╭─ Records for this task

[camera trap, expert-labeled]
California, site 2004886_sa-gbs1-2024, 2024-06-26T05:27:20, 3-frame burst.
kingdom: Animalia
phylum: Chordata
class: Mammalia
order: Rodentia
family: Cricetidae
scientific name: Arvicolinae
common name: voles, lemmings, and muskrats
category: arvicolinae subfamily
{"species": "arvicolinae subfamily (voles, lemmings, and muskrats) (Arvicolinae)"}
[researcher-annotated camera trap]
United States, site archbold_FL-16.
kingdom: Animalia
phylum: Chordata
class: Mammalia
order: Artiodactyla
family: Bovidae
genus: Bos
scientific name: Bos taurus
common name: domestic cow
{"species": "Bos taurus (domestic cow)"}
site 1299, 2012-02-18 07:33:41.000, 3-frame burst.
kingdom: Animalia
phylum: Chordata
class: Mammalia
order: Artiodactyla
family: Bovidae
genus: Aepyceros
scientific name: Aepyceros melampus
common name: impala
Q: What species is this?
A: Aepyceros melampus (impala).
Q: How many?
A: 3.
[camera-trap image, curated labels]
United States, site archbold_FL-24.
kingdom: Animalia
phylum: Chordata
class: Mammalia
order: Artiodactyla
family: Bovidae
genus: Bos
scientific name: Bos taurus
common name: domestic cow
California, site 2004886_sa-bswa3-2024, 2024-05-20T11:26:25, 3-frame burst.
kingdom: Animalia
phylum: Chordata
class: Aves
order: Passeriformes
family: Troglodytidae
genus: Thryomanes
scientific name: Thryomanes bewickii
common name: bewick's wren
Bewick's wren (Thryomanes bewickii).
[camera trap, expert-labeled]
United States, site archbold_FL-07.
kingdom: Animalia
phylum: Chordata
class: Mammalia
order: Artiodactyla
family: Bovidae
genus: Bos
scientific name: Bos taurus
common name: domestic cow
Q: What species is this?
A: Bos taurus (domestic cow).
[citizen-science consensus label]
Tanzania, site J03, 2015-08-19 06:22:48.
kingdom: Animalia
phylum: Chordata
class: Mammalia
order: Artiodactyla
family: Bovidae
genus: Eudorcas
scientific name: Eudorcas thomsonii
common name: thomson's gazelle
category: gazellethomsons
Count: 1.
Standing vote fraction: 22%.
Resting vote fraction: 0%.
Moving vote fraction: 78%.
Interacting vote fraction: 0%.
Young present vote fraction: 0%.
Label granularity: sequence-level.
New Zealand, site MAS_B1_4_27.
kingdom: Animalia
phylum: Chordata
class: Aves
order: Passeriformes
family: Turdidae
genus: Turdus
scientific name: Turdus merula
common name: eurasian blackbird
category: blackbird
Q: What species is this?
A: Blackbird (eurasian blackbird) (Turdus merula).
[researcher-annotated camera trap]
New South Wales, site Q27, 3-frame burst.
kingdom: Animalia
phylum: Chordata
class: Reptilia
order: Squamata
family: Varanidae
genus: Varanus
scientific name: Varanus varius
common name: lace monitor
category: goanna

╰─

Exercise details: Every entry must be duplicated exactly as it stands.

Expected output:
[camera trap, expert-labeled]
California, site 2004886_sa-gbs1-2024, 2024-06-26T05:27:20, 3-frame burst.
kingdom: Animalia
phylum: Chordata
class: Mammalia
order: Rodentia
family: Cricetidae
scientific name: Arvicolinae
common name: voles, lemmings, and muskrats
category: arvicolinae subfamily
{"species": "arvicolinae subfamily (voles, lemmings, and muskrats) (Arvicolinae)"}
[researcher-annotated camera trap]
United States, site archbold_FL-16.
kingdom: Animalia
phylum: Chordata
class: Mammalia
order: Artiodactyla
family: Bovidae
genus: Bos
scientific name: Bos taurus
common name: domestic cow
{"species": "Bos taurus (domestic cow)"}
site 1299, 2012-02-18 07:33:41.000, 3-frame burst.
kingdom: Animalia
phylum: Chordata
class: Mammalia
order: Artiodactyla
family: Bovidae
genus: Aepyceros
scientific name: Aepyceros melampus
common name: impala
Q: What species is this?
A: Aepyceros melampus (impala).
Q: How many?
A: 3.
[camera-trap image, curated labels]
United States, site archbold_FL-24.
kingdom: Animalia
phylum: Chordata
class: Mammalia
order: Artiodactyla
family: Bovidae
genus: Bos
scientific name: Bos taurus
common name: domestic cow
California, site 2004886_sa-bswa3-2024, 2024-05-20T11:26:25, 3-frame burst.
kingdom: Animalia
phylum: Chordata
class: Aves
order: Passeriformes
family: Troglodytidae
genus: Thryomanes
scientific name: Thryomanes bewickii
common name: bewick's wren
Bewick's wren (Thryomanes bewickii).
[camera trap, expert-labeled]
United States, site archbold_FL-07.
kingdom: Animalia
phylum: Chordata
class: Mammalia
order: Artiodactyla
family: Bovidae
genus: Bos
scientific name: Bos taurus
common name: domestic cow
Q: What species is this?
A: Bos taurus (domestic cow).
[citizen-science consensus label]
Tanzania, site J03, 2015-08-19 06:22:48.
kingdom: Animalia
phylum: Chordata
class: Mammalia
order: Artiodactyla
family: Bovidae
genus: Eudorcas
scientific name: Eudorcas thomsonii
common name: thomson's gazelle
category: gazellethomsons
Count: 1.
Standing vote fraction: 22%.
Resting vote fraction: 0%.
Moving vote fraction: 78%.
Interacting vote fraction: 0%.
Young present vote fraction: 0%.
Label granularity: sequence-level.
New Zealand, site MAS_B1_4_27.
kingdom: Animalia
phylum: Chordata
class: Aves
order: Passeriformes
family: Turdidae
genus: Turdus
scientific name: Turdus merula
common name: eurasian blackbird
category: blackbird
Q: What species is this?
A: Blackbird (eurasian blackbird) (Turdus merula).
[researcher-annotated camera trap]
New South Wales, site Q27, 3-frame burst.
kingdom: Animalia
phylum: Chordata
class: Reptilia
order: Squamata
family: Varanidae
genus: Varanus
scientific name: Varanus varius
common name: lace monitor
category: goanna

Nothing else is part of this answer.